Regarding the Palo Alto Curfew and the June 8th Palo Alto City Council Meeting: We Must Do Better
Palo Alto City Council owes the community an apology. Instead of joining last week’s peaceful protests, it shut them down in the name of property protection. Instead of offering solace and safety to our Black residents who had reason to fear the police, the City Council empowered the police, imposing a draconian curfew that everyone from the ACLU to our neighboring city mayors acknowledged almost certainly was racially charged.
The silencing continues. In last night’s City Council Meeting, Mayor Fine scolded community members for mentioning by name individuals in Palo Alto’s police force and city government who had committed acts of racial violence. The Mayor needs to recognize that both perpetrators and victims have names, and it is our right and obligation to speak out against wrongdoing when we see it. As we have been told repeatedly, we have witnessed, and we understand: white silence is white violence. We must speak out.
The trivialization of Black Lives Matter by our Council furthers the harm experienced by the Black members in our community. Casual misstatements like the one made by the mayor on Saturday, promising that Council would “debate” BLM at the next meeting was both an offensive slur, and sadly, an accurate prediction of reality. A City Council that has listened to its community does not continue to laud the irresponsible, divisive, racially-biased, and likely unconstitutional curfew on the grounds that the curfew “made them feel safe.” I renounce that sentiment and urge the Council to recognize that it is strong communities, not strong police forces, that make our residents feel safe.

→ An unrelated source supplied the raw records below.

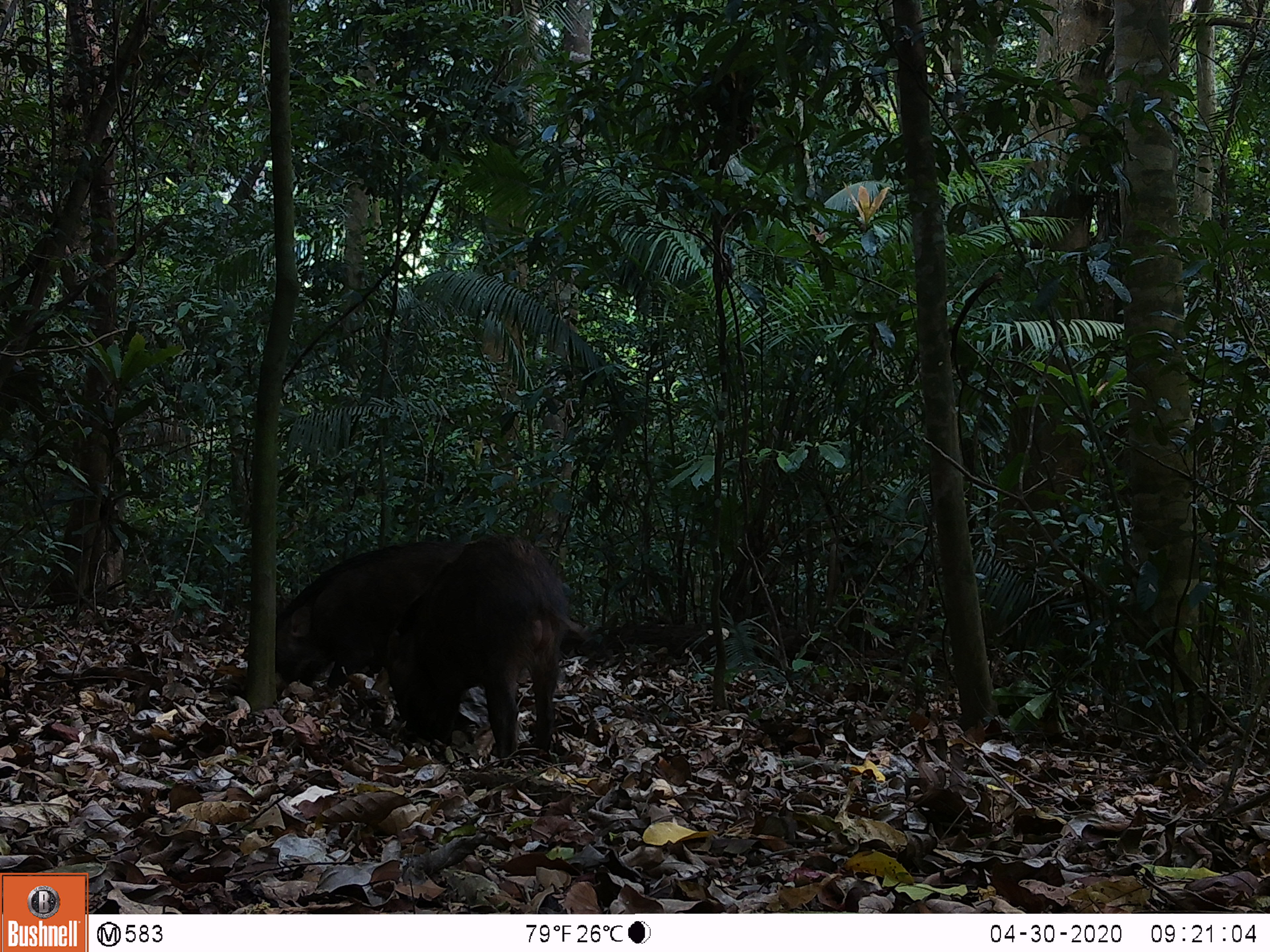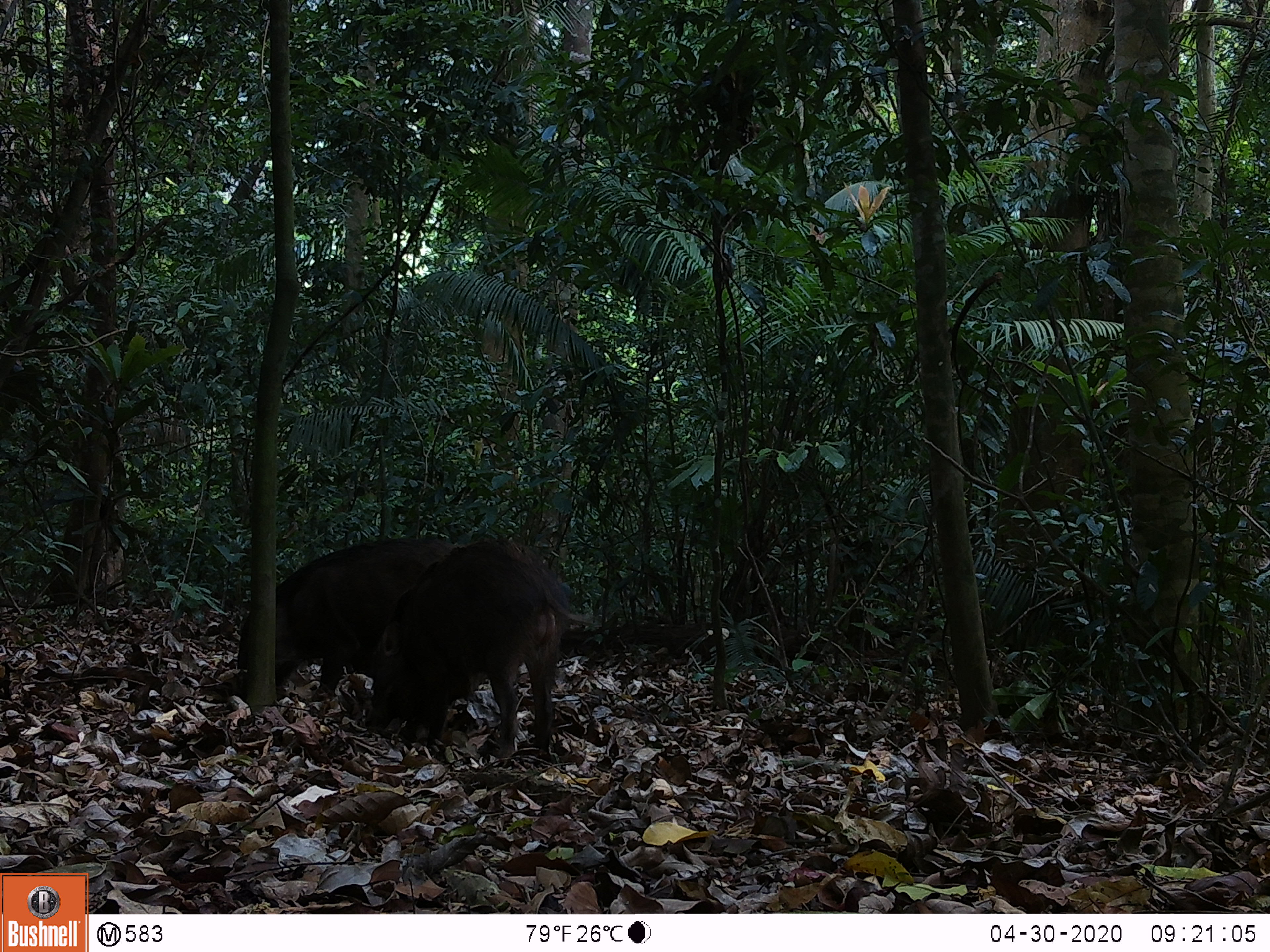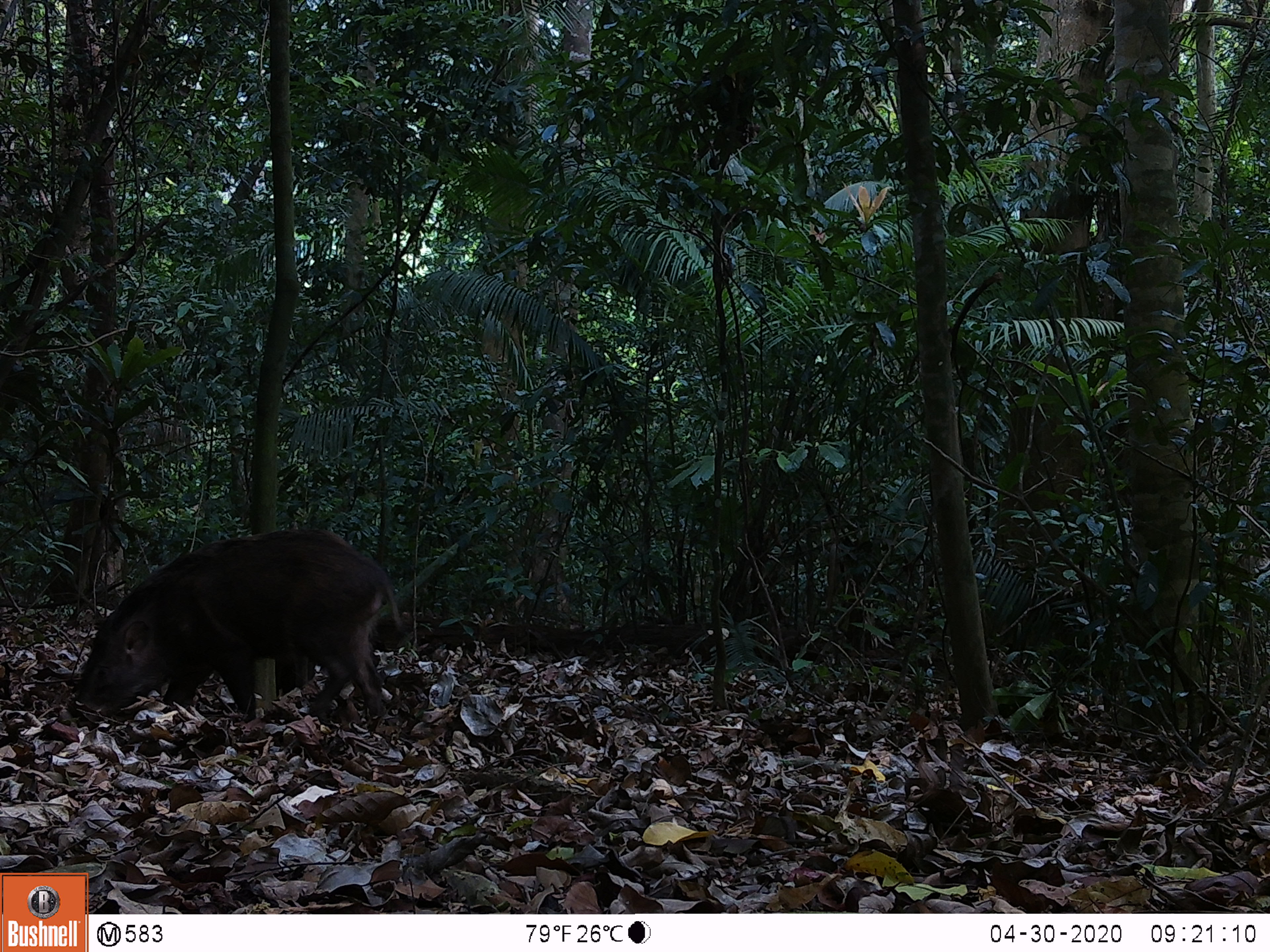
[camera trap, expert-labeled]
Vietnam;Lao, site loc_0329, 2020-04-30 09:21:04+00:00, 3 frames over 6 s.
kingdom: Animalia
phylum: Chordata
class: Mammalia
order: Artiodactyla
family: Suidae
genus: Sus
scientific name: Sus scrofa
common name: eurasian wild pig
Eurasian wild pig (Sus scrofa). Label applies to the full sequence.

Although I recognize the City Council’s attempt to support the BLM movement, I insist that true support of Black Lives Matter goes beyond fancy font and lip service. To be true allies, we need to recognize that our opinions may make other people uncomfortable. To enact real change, we need to be willing to rock the boat. An ally does not concern herself with pleasing the Establishment. Our job is to replace the establishment with representation, transparency, and justice. We owe this to ourselves, to our community, to our neighbors, and to our next generation.

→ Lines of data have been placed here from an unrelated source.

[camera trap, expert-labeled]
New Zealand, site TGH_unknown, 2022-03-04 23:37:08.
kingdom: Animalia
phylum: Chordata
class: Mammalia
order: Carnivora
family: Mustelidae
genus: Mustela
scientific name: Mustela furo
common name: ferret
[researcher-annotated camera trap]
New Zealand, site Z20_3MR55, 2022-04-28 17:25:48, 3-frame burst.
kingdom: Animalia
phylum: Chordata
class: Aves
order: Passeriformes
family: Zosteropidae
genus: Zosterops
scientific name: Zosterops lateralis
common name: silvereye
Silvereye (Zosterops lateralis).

I wholeheartedly support the reforms advocated by our community leaders at Saturday’s protest: Julie Lythcott-Haims, Judge LaDoris Cordell, Mayor Regina Wallace-Jones, and Mayor Cecilia Taylor in calling for real change to end racial violence. In particular, I support Reverend Kaloma Smith’s proposals that he outlines articulately in his recent Palo Alto Online article, to reform our police system.
When on the City Council, I plan to fight for - and win - the following changes:
* The City Council needs to put forth a plan to defund, disarm, and disband the police department. Strong police forces do not provide safety. Strong communities provide safety. The City Council’s disempowerment of the community while over-powering the police through the curfew makes clear our Council’s profound lack of understanding that it is poorly run police forces that endanger communities, not presumed looters.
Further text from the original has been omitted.